De pronto, me puse a llorar. Lagrimear sin poder detenerme me ocurre muy a menudo, viendo películas, cuando alguien me habla demasiado fuerte o escuchando algunas canciones que pone mi mamá durante el aseo de los sábados. Pero esa vez no fueron gotas, sino chorros de lágrimas. No quería que me vieran así. No sabría qué responder si alguien me preguntaba la razón de mi llanto.

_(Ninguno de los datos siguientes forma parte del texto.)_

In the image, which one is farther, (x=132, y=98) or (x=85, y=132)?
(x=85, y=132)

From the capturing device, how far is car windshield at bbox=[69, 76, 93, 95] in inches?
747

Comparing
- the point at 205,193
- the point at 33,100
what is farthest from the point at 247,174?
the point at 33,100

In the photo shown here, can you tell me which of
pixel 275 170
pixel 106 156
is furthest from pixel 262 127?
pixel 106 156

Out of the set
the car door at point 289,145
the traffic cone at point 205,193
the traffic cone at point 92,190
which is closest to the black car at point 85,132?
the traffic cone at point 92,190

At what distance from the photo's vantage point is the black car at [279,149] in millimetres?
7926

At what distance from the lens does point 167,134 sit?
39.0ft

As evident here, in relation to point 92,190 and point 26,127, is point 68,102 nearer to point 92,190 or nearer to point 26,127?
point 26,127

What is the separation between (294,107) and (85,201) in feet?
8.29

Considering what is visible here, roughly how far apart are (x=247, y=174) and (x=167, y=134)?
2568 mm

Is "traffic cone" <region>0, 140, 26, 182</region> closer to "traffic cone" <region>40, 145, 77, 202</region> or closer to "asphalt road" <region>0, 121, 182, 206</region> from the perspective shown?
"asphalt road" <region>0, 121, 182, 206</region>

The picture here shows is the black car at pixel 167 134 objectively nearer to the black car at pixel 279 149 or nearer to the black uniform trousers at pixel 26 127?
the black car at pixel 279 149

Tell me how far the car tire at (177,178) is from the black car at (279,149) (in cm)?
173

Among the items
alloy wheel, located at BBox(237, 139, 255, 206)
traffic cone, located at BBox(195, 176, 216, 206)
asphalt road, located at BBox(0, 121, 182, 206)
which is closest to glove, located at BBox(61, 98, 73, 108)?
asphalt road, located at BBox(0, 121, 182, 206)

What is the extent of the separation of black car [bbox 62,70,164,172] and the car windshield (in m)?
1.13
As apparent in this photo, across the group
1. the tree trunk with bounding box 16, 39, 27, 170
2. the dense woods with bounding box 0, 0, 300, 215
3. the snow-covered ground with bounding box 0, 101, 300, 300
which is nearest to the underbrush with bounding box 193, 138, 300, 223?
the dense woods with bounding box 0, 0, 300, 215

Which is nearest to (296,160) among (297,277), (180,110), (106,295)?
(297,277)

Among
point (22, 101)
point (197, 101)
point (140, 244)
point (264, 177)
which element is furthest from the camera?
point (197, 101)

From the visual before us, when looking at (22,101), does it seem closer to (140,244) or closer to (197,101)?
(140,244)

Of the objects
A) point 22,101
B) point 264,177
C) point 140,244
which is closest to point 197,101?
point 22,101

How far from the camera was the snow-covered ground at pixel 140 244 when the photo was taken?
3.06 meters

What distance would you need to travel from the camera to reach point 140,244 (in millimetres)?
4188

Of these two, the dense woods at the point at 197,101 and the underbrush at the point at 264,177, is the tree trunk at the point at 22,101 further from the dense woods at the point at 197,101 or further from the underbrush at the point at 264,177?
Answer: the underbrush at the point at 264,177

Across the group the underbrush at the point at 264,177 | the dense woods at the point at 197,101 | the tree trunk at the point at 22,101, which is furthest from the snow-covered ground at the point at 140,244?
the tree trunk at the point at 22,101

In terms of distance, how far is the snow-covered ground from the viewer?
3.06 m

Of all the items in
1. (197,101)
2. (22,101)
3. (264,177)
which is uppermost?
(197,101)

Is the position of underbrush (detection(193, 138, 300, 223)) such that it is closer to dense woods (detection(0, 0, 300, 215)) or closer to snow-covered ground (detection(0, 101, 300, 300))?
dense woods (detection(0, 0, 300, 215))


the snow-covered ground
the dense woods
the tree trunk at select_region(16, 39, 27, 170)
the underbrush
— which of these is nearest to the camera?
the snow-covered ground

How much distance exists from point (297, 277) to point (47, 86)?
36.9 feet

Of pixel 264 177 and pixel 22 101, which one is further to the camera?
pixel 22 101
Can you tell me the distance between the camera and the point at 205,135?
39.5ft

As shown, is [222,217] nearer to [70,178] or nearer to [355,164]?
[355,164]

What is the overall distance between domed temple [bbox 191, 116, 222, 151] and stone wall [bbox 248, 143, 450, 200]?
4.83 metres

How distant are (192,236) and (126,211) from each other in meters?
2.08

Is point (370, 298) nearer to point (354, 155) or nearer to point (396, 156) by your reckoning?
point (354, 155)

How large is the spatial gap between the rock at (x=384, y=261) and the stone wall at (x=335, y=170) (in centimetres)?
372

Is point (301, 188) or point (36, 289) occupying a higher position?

Salí corriendo de la casa. Sin rumbo. Hacia lo lejos, para que no se escucharan mis sollozos. Correr se volvió algo que mis piernas hacían sin mi permiso, como si me dejara caer. Ni siquiera me imaginaba cómo o cuándo iba a detenerme. En una esquina, un auto estuvo a punto de atropellarme y entonces me di cuenta de que tampoco tenía ganas de parar. Oí que me gritaron un montón de groserías. Seguí corriendo. Más llanto. Ahora gritos. En mi pueblo, si avanzas hacia el sur, en algún momento te topas con el río. Hacia allá iba. Estuve a punto de llegar al agua; la distinguía a lo lejos, detrás del malecón. No me importaba lo que pudiera pasar si alcanzaba la orilla.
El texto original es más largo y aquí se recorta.